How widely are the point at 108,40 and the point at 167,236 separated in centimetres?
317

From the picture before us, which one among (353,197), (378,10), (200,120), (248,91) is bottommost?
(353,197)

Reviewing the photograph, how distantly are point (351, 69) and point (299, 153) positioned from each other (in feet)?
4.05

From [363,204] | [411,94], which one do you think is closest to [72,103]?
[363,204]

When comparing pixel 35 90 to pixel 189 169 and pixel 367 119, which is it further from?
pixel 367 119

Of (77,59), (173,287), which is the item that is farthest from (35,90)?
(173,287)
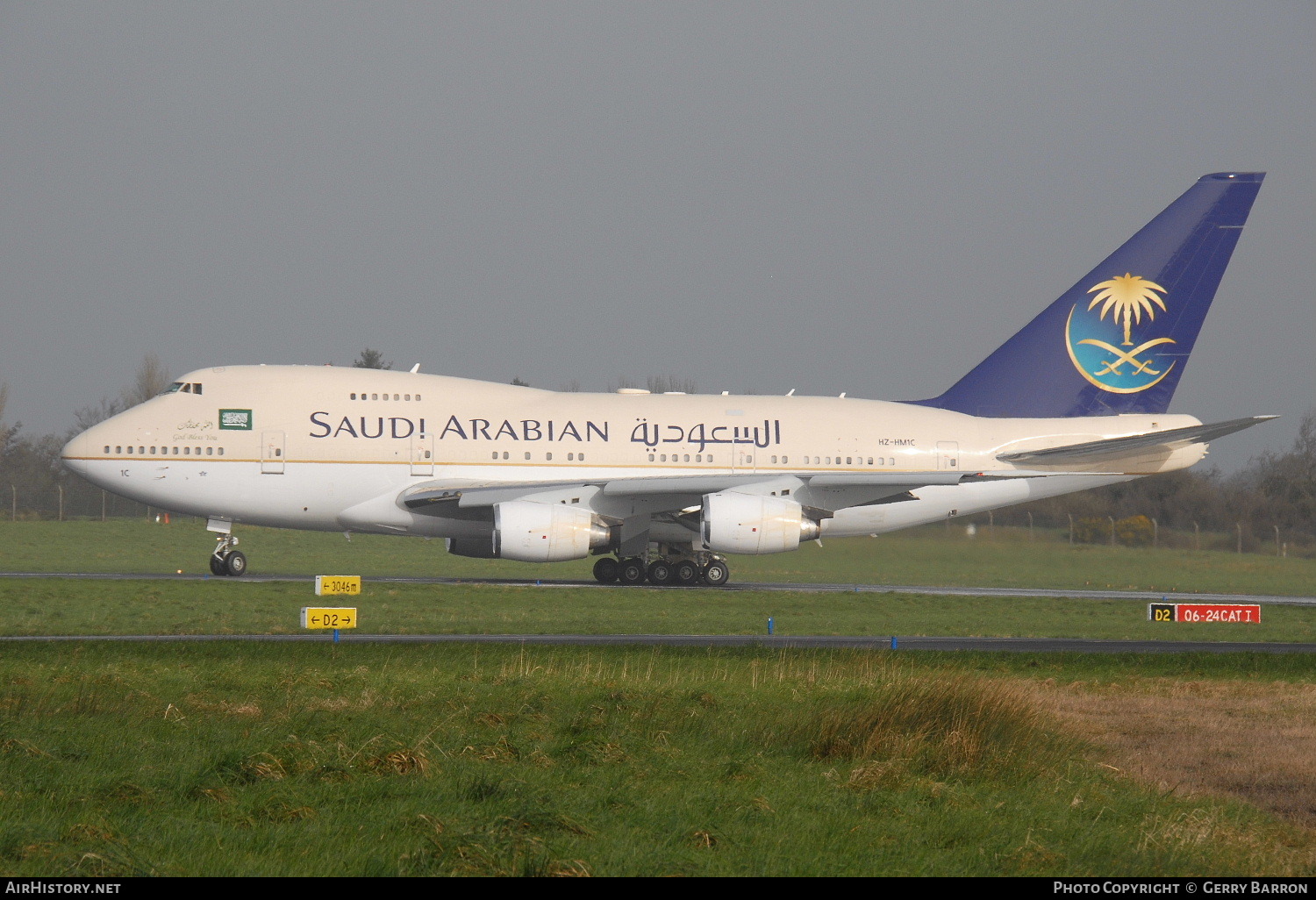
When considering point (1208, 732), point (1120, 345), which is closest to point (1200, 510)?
point (1120, 345)

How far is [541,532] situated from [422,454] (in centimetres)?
395

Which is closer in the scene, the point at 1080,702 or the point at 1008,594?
the point at 1080,702

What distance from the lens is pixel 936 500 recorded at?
36312 millimetres

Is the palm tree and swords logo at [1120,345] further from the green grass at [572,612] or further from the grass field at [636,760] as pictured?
the grass field at [636,760]

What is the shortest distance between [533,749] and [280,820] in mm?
2926

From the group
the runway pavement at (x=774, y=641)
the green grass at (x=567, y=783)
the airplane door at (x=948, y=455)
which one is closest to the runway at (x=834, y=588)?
the airplane door at (x=948, y=455)

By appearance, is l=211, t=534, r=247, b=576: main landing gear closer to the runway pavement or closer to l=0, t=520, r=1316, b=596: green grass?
l=0, t=520, r=1316, b=596: green grass

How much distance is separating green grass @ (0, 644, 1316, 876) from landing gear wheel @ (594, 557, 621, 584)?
59.6ft

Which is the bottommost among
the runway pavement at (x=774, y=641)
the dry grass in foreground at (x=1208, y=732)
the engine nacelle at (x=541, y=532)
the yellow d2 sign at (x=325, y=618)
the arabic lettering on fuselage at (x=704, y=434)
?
the dry grass in foreground at (x=1208, y=732)

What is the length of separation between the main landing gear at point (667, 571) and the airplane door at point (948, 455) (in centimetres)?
665

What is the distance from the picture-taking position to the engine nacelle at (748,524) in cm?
3178

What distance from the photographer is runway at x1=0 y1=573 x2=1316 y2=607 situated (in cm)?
3206

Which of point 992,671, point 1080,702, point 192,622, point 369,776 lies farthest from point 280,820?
point 192,622
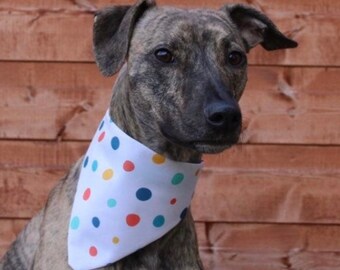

□ □ □ □ □

» **Work to do**
Retype the part of the material that opens with the line containing "When comparing pixel" and closes with the line containing "36312 millimetres", including both of those lines. Leave the pictures out of your answer.

» **In response**
When comparing pixel 35 90 to pixel 189 169 and pixel 367 119, which is it further from?
pixel 367 119

Of (77,59), (173,287), which is the item that is farthest from (35,90)?
(173,287)
When considering point (1208, 732), point (1120, 345), which is closest to point (1200, 510)?
point (1120, 345)

How far is [541,532] situated from [422,454] (in centimetres)?
395

Which is closer in the scene, the point at 1080,702 or the point at 1008,594?
the point at 1080,702

What distance from the lens is pixel 936 500 recorded at?
36312 millimetres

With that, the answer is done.